Friday, June 08, 2012

Side Tracked

After months of begging and pleading and a half dozen letters to Santa asking for a Lionel train set, my brother got his wish.  By mid January, he had lost all interest in it and it lay piled up and abandoned in a corner of his closet, gathering dust.  One fine spring night, my daddy packed up all the pieces and took them to the basement, intending to sort them out and give the whole works away to Goodwill, where as my mother remarked a little bitterly, it might find its way to a grateful child - but somewhere along the way, he had a change of heart and ended up spending weeks and then months designing and building a model city for the train to run through.  The entire affair was mounted on a wooden platform supported by sawhorses and to my mother's dismay, when complete it took up better than half the basement - but even she had to admit it was impressive.  There were roads and bridges, trees and tunnels, streetlights and storefronts, all made of plastic and paper mache.  Railroad track wound up, down, and through it all and the train - locomotive, boxcars, flatcars and caboose - steamed cheerfully along its path.  I remember he used black thread for wires, painstakingly woven from one telephone pole to the next, and fluffs of cotton for snow, but mostly I remember the clear mountain lake on the outskirts of town - smooth as glass when the train wasn't running, ice blue and clear - made from Aqua Velva.  Even as a child I realized it was a masterful achievement and my usually modest daddy swelled with pride when he showed it off.
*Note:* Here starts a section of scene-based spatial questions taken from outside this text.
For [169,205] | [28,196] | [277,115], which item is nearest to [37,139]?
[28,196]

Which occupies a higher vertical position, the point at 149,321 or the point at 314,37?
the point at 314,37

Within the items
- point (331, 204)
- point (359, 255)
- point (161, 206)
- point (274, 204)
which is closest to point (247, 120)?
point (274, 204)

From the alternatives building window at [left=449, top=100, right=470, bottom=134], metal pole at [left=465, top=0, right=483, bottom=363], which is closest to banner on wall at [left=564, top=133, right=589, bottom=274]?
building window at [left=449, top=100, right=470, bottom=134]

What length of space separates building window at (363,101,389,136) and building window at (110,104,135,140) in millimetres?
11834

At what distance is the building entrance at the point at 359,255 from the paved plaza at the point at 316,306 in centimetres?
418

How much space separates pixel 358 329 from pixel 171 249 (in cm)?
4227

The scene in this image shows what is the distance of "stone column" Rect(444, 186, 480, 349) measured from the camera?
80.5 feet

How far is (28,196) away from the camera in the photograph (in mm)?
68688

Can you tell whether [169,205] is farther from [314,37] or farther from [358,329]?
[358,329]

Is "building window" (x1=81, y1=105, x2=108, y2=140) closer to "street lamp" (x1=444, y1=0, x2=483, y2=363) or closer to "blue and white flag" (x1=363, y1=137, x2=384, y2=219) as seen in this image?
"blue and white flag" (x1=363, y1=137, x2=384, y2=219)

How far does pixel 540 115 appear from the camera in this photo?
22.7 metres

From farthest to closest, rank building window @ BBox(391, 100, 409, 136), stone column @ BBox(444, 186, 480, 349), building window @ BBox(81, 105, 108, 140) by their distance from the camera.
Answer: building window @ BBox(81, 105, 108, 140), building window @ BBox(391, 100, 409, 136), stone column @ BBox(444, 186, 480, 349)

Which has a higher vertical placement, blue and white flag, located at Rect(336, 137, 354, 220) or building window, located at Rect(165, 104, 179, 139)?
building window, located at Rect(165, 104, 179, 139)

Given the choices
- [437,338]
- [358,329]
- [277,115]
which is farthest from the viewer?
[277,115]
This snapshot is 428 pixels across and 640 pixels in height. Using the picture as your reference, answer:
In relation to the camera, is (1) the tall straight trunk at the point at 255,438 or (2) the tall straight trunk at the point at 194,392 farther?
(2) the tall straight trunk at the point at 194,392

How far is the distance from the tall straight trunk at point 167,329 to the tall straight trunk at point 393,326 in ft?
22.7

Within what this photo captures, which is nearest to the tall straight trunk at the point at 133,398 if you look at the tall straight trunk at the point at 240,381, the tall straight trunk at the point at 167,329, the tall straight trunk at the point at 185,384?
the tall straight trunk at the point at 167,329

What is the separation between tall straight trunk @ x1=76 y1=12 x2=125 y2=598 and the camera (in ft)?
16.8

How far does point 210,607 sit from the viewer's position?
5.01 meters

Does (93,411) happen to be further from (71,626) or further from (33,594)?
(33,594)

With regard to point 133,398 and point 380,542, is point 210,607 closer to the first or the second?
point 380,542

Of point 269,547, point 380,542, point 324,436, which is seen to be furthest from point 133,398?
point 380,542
At some point, my mother wearied of the obstacle course she had to run to navigate her way to the washing machine and dryer and she decreed that the train had to go.  My daddy slowly and carefully un-built it all, packing each piece in tissue paper and boxing it up.  I never knew whether it made its way to Goodwill or storage, maybe with Nana's delicate and carefully maintained Christmas village, he never said.


I was long gone by the time the house was sold and I never knew what happened to the material things with the exception of what ended up transported to the lake.   We lose and leave behind the trappings as we move through life, we give up old habits and learn new ones. We have to in order to grow and and progress.    Life doesn't stand still for the good parts or the bad.


For a little while, all the bells and whistles of the Lionel train set consumed our evenings.  Its construction taught us the value of craft and workmanship, of dedication and finishing what you started, of persistence and keeping promises you make to yourself.  Then it taught us that everything has its time.  And finally it taught us that things are only things - they won't help you to heaven or keep you warm at night and you can't measure a life in terms of what you accumulate in possessions.


Sometimes in the stillness of the morning when I hear a distant train whistle, I think of my daddy, that Lionel train set and the city he built for it.  Until then, I'd never thought he'd been proud of anything except his children.